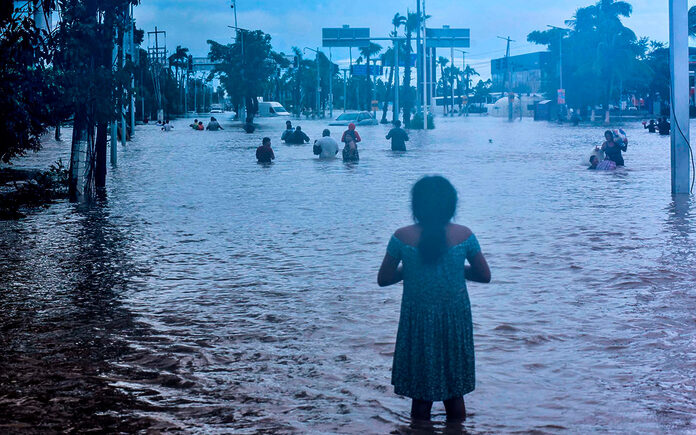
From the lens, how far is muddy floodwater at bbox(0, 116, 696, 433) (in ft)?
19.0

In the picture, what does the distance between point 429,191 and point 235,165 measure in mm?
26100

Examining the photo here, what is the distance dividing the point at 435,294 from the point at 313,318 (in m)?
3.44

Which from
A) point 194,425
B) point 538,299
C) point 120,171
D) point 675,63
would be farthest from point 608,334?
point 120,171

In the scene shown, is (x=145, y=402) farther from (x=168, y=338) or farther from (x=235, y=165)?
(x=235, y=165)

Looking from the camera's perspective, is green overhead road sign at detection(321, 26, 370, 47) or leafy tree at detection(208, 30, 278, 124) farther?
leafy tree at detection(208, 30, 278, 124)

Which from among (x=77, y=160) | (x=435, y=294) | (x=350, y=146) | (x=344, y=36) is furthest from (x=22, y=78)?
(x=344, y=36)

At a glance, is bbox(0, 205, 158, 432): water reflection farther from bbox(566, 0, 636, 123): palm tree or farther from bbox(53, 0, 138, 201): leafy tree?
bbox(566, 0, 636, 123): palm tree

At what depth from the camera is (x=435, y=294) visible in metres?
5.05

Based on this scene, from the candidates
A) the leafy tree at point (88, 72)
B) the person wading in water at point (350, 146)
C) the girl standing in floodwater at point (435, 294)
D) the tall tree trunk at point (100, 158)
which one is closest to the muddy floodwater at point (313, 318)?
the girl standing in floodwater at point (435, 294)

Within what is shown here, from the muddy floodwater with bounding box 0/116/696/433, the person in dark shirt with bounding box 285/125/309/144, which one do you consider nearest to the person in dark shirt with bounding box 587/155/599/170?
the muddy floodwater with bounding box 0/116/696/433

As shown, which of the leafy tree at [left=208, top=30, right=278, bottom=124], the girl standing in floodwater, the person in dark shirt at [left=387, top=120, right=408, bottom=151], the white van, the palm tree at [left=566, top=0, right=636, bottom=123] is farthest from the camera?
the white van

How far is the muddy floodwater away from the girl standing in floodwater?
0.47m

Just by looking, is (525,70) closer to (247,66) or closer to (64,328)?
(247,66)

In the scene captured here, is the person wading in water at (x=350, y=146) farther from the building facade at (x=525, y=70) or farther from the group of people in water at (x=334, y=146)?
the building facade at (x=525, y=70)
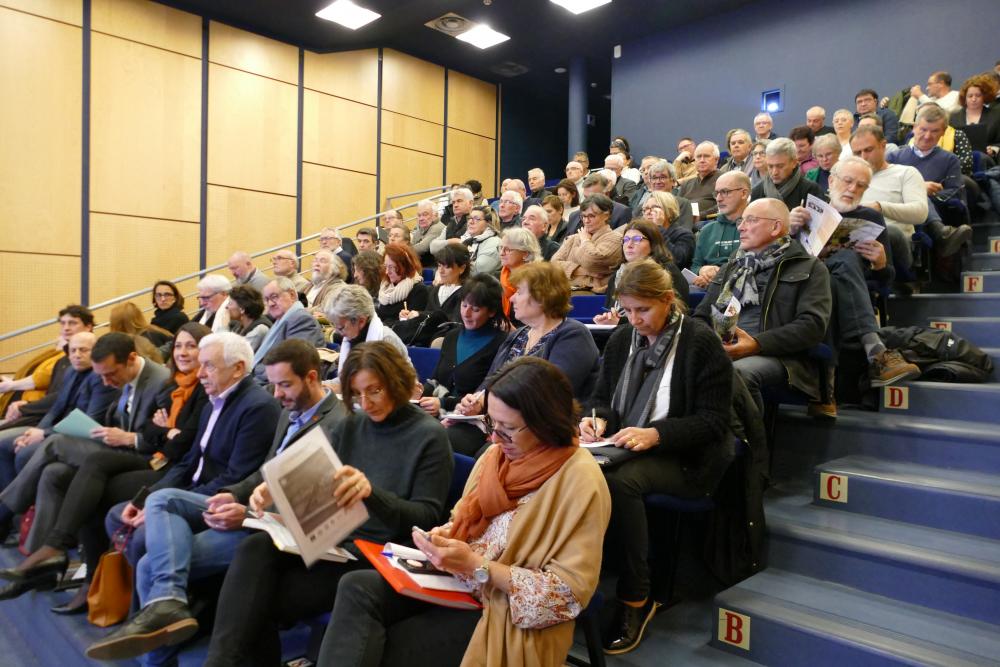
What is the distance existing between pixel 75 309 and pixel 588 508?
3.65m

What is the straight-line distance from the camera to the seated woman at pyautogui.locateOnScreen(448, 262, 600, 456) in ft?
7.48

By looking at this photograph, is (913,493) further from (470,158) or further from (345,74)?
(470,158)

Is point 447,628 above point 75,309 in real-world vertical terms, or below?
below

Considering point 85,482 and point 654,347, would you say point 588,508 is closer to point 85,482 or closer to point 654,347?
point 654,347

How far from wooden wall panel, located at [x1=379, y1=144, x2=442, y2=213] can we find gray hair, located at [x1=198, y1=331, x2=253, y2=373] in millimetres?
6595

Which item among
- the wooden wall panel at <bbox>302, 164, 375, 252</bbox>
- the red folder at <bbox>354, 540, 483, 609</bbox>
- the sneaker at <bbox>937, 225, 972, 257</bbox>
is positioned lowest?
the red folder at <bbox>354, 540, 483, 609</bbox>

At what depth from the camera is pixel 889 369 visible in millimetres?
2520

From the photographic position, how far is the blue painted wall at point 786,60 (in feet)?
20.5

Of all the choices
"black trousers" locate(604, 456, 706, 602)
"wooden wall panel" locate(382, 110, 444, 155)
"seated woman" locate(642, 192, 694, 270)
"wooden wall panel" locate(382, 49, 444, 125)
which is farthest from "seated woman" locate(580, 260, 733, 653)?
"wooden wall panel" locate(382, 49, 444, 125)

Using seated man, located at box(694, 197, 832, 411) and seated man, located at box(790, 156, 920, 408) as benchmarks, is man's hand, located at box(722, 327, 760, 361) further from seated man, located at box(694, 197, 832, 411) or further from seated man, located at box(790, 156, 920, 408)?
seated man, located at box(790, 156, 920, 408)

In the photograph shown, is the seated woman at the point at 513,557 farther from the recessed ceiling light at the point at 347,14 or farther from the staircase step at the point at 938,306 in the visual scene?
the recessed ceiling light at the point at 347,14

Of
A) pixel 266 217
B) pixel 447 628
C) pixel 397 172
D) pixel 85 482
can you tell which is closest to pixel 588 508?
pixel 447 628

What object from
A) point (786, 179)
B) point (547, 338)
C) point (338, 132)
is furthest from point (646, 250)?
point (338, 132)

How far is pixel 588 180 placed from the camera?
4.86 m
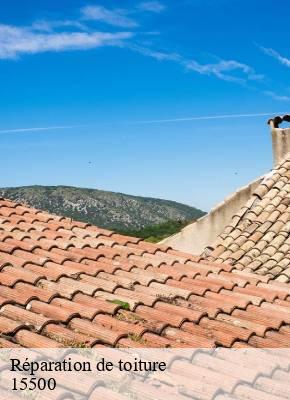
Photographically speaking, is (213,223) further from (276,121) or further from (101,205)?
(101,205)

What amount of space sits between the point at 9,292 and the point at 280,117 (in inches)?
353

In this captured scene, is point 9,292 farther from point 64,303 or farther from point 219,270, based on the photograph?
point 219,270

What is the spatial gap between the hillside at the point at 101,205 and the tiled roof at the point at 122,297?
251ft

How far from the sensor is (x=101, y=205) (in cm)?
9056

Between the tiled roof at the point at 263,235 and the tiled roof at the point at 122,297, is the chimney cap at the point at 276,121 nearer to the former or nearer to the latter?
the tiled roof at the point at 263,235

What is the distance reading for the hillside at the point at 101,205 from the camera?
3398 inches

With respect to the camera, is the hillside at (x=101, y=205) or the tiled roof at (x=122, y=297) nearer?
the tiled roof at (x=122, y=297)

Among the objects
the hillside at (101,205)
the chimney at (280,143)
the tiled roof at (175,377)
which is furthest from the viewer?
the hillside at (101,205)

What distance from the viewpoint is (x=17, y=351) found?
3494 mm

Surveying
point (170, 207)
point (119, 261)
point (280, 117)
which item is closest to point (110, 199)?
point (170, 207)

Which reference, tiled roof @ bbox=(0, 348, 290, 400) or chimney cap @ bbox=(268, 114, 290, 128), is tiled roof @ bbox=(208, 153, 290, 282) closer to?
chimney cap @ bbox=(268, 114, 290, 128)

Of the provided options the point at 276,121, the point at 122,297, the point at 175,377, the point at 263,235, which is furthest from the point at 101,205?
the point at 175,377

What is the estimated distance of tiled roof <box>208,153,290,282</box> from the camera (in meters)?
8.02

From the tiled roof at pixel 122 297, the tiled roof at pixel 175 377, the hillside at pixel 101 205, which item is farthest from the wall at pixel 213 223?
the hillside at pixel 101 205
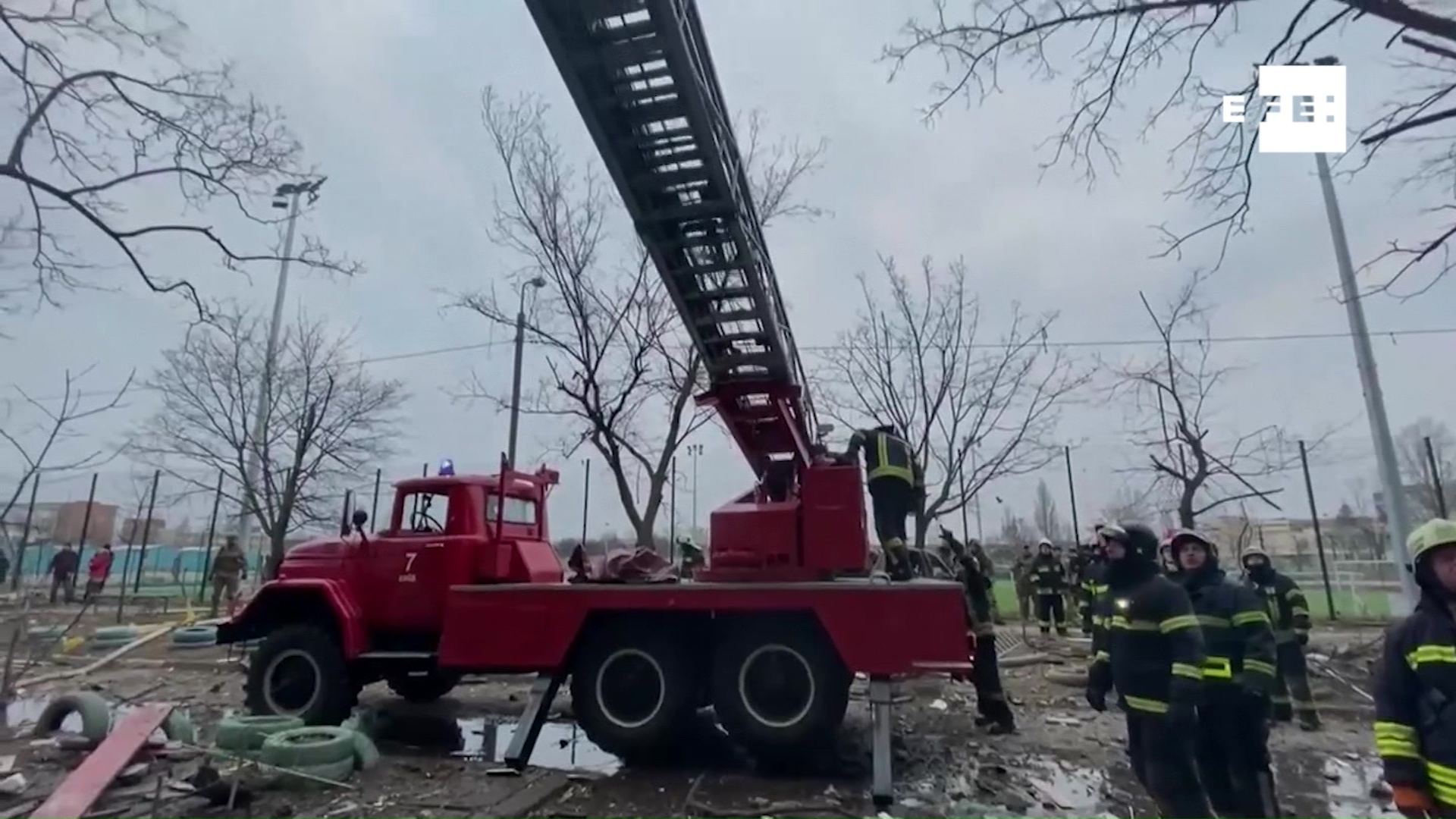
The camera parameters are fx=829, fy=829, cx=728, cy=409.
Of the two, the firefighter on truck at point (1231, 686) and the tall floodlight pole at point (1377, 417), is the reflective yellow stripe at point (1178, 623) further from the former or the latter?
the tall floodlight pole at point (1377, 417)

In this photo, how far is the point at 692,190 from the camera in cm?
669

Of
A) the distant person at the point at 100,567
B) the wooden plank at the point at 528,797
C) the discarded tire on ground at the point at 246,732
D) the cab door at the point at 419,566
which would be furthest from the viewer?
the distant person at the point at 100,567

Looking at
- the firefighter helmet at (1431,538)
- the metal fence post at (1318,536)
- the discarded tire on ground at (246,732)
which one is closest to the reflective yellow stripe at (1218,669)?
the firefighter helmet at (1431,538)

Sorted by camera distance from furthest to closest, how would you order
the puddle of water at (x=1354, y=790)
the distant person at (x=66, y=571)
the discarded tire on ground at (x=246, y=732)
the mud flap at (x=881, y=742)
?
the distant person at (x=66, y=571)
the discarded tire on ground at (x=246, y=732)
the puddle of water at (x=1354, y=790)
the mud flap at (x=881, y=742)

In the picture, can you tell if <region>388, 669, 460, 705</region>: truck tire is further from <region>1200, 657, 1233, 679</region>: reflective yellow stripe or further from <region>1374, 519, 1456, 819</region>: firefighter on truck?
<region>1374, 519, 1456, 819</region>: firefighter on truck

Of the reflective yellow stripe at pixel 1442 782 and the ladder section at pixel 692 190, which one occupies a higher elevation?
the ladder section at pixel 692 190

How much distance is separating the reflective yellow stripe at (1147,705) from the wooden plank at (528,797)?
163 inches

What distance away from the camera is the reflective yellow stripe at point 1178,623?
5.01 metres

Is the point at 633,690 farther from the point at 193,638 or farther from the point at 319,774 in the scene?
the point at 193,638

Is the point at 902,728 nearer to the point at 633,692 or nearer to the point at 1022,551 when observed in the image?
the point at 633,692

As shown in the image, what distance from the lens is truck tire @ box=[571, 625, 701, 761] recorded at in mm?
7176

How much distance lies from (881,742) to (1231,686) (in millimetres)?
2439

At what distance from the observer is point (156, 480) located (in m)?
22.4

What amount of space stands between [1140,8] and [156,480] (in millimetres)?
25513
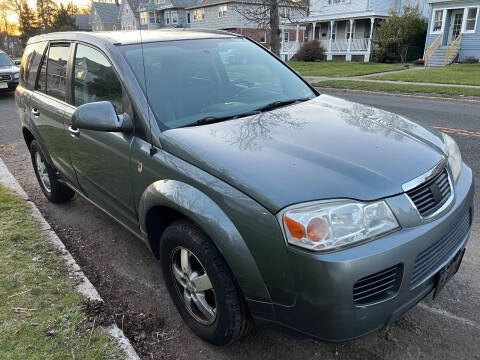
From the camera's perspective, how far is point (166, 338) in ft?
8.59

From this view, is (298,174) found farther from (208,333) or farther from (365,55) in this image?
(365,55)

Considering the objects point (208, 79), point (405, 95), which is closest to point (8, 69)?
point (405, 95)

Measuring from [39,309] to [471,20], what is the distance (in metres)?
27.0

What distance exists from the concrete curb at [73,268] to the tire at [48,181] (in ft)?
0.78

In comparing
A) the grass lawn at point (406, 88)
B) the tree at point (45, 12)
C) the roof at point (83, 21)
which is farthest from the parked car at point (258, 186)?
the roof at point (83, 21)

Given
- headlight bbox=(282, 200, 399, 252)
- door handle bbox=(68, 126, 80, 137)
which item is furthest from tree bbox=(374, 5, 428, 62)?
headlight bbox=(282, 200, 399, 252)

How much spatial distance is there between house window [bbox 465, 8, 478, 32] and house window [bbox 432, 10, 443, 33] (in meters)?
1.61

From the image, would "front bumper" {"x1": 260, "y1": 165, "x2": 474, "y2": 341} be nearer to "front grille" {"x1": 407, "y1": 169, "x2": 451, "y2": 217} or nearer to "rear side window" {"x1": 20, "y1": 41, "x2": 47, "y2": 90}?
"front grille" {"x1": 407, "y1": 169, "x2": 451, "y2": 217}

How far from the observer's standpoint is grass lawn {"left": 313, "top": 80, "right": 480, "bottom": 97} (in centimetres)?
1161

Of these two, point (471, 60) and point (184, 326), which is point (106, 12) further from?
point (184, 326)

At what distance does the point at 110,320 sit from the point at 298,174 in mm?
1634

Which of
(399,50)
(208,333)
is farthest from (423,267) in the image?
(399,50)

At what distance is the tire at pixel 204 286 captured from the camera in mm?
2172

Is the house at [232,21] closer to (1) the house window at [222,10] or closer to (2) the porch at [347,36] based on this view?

What you have to do
Produce an exact repeat of the lines from the one containing "How much spatial" through the last line of the data, and nothing more.

The completed task
How much spatial distance is there between house window [bbox 465, 8, 478, 32] and house window [bbox 432, 10, 443, 33] (in meters)?
1.61

From the image, would "front bumper" {"x1": 260, "y1": 165, "x2": 474, "y2": 341} be nearer to "front grille" {"x1": 407, "y1": 169, "x2": 451, "y2": 217} or nearer to "rear side window" {"x1": 20, "y1": 41, "x2": 47, "y2": 90}?
"front grille" {"x1": 407, "y1": 169, "x2": 451, "y2": 217}

How far from the observer's standpoint is grass lawn {"left": 313, "top": 80, "right": 480, "bottom": 97} (in centimetres)?
1161

Of these two, point (471, 60) and point (184, 326), which is point (106, 12) further from?
point (184, 326)

At what distance does the point at 110,320 sit from the point at 298,174 in mm?
1634

Which of
(399,50)
(208,333)
is farthest from (423,267) in the image?
(399,50)

At what distance is the tire at pixel 204 286 captured from the camera in mm?
2172

Is the house at [232,21] closer to (1) the house window at [222,10] or closer to (2) the porch at [347,36] based on this view?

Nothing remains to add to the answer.